Travelers face higher costs as airlines battle expensive fuel
Planes taxi and depart from an air taxi terminal at an airport in Pasay City on Sunday, March 15. To combat rising jet fuel costs and keep air travel accessible, the Department of Transportation (DOTr) has ordered a reduction in passenger service charges and navigation fees at all CAAP-operated airports. (Photo by John Louie Abrina I MB)
Passenger demand across the Asia-Pacific region remained robust through February, but the outlook for the coming months is clouded by uncertainty as rising fuel prices and airspace restrictions cast doubt on air travel.
Data from the Association of Asia-Pacific Airlines (AAPA) showed that passenger volume rose by six percent to 68.83 million in the first two months of the year, compared to 64.76 million in the same period last year.
Demand, measured in revenue passenger kilometers, improved by six percent, with available seat capacity also increasing at the same rate.
The ratio of booked seats to available slots, referred to as the passenger load factor, averaged 83.2 percent by the end of February, a notch lower than last year’s 83.3 percent.
AAPA Director General Subhas Menon said the passenger growth so far this year comes against a backdrop of steady global economic growth, particularly across Asian economies.
He said the nine percent increase for February is indicative of this, as more passengers flew during the month due to the Lunar New Year festive period.
However, the strong momentum at the start of the year is now under question as escalating tensions in the Middle East have introduced greater uncertainty to the operating environment of many airlines in the region.
“Asian airlines are facing increased operational challenges, as the rise in conflicts has reduced the availability of airspace, particularly along key Asia-Europe corridors, effectively constraining capacity on these routes and limiting network flexibility for affected carriers,” said Menon.
Since the United States and Israel waged war against Iran in late February, fuel prices have soared to new highs due to disruptions in the Strait of Hormuz, a crucial waterway through which around one-fifth of the world’s oil supply passes.
Menon said the sharp increase in jet fuel prices—from an average of $90 per barrel in the first two months to an average of $150 per barrel in the first three weeks of March—has left little time for airlines to adjust.
He said increased operating costs are placing additional pressure on airlines already operating on thin profit margins, which would inevitably be passed on to consumers.
“Prolonged conflicts over the Middle East may increase inflationary pressures and affect
business and consumer sentiment on both passenger and cargo markets,” said Menon.
To maintain global connectivity, he said there should be closer coordination between governments and industry stakeholders to ensure the “continued safe and efficient operation of air services.”

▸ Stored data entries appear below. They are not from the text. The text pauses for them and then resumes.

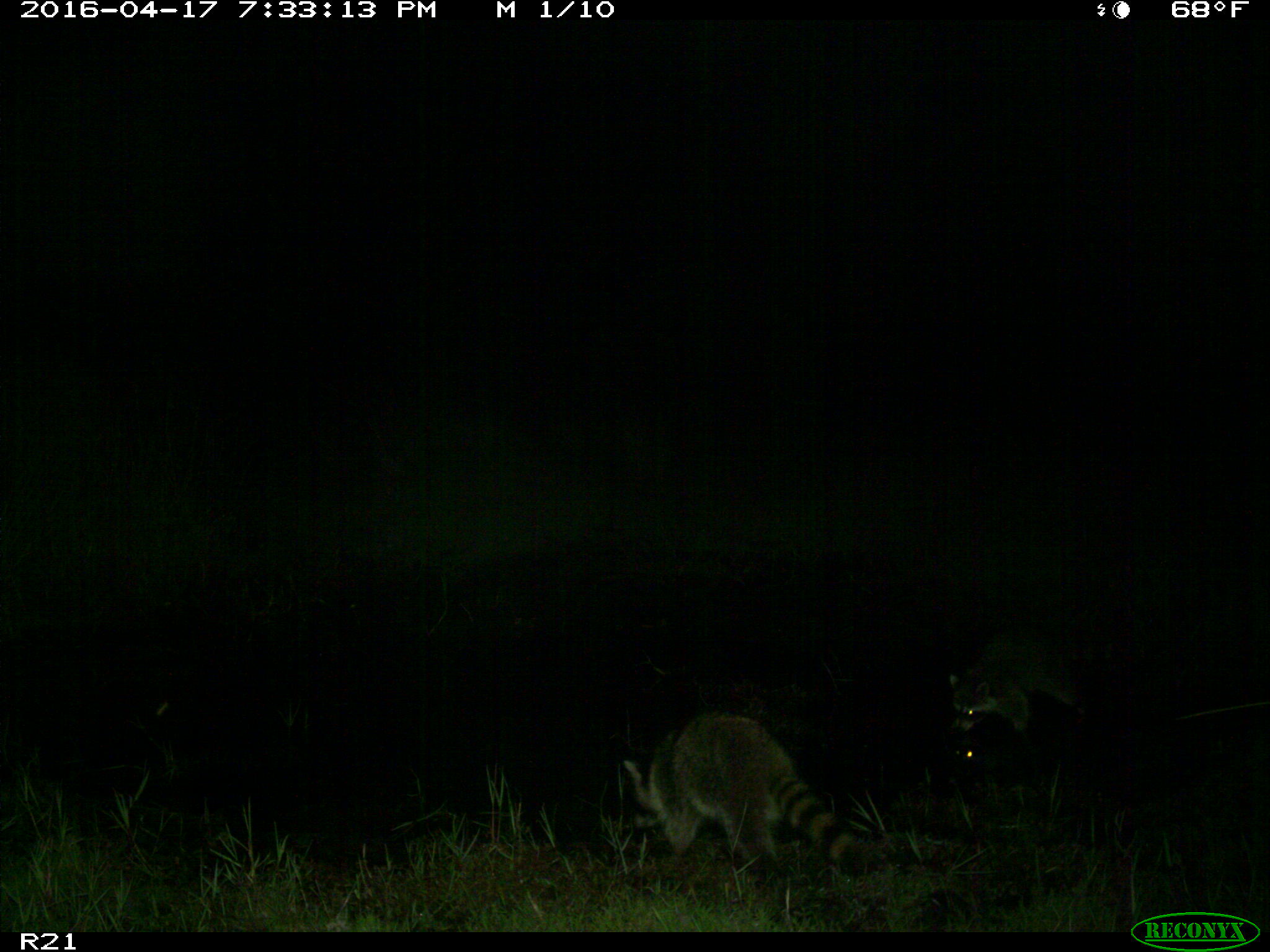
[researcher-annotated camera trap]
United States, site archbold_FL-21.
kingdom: Animalia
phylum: Chordata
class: Mammalia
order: Carnivora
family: Procyonidae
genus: Procyon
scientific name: Procyon lotor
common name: common raccoon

In the Philippines, President Ferdinand “Bongbong” Marcos Jr. recently said that there is a “distinct possibility” that planes may have to be grounded due to a shortage of jet fuel.
Flag carrier Philippine Airlines (PAL) and leading budget carrier Cebu Pacific, both members of AAPA, have since assured passengers of sufficient fuel supply despite suspending several international and domestic flights.

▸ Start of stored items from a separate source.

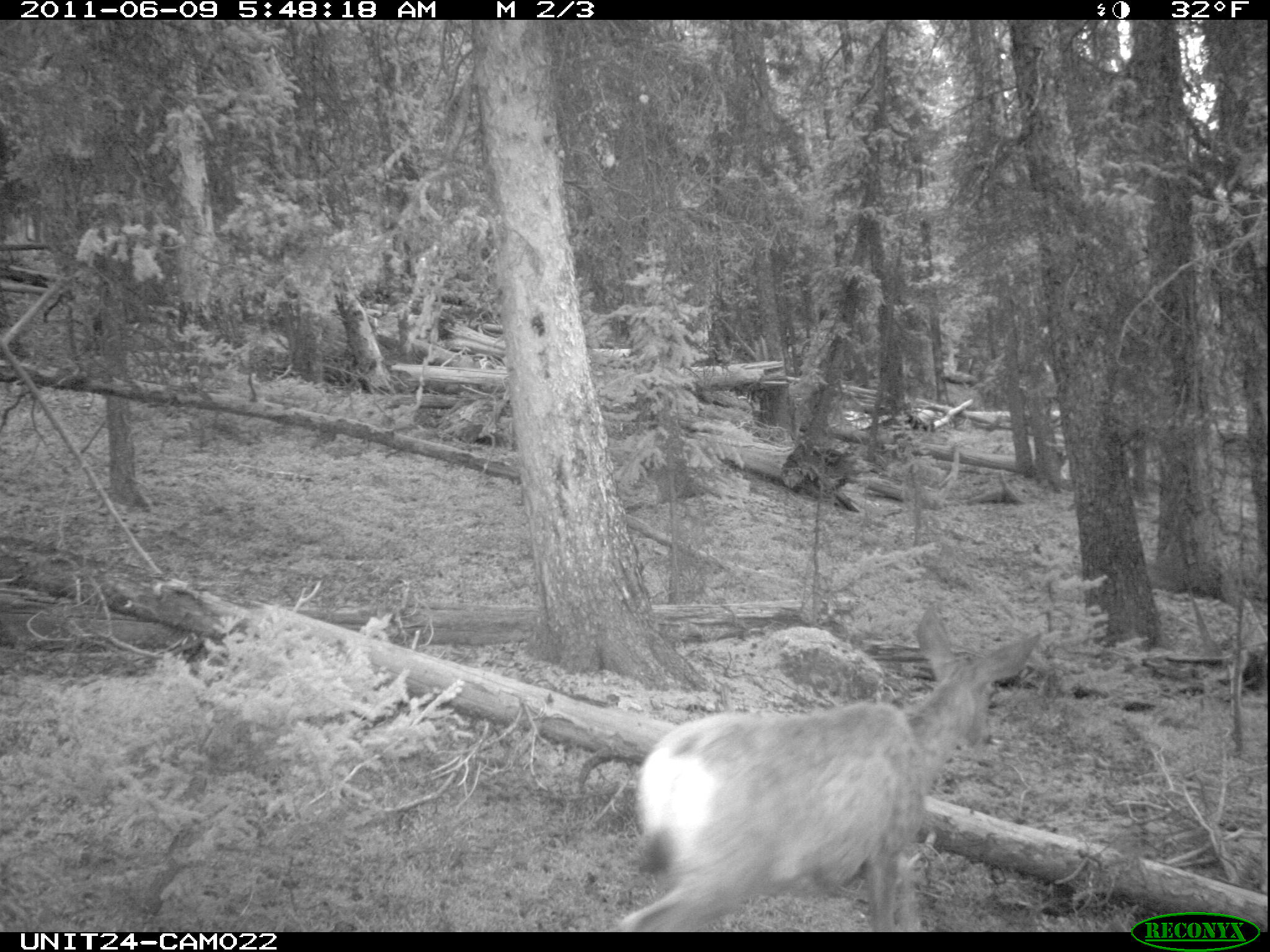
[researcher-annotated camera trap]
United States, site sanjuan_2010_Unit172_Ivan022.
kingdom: Animalia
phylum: Chordata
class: Mammalia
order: Artiodactyla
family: Cervidae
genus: Odocoileus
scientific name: Odocoileus hemionus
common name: mule deer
Odocoileus hemionus (mule deer).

PAL and Cebu Pacific said they have secured enough fuel to sustain operations through the end of June, while talks are underway with suppliers to ensure continued fuel availability in the months ahead.
The Civil Aeronautics Board (CAB) earlier allowed local airlines to impose a passenger fuel surcharge at Level 8 for the first half of April due to higher jet fuel prices.
Under Level 8, passengers may pay an additional ₱253 to ₱787 for domestic flights, depending on the distance. Meanwhile, for international flights, the surcharge ranges from ₱835.05 to ₱6,208.98.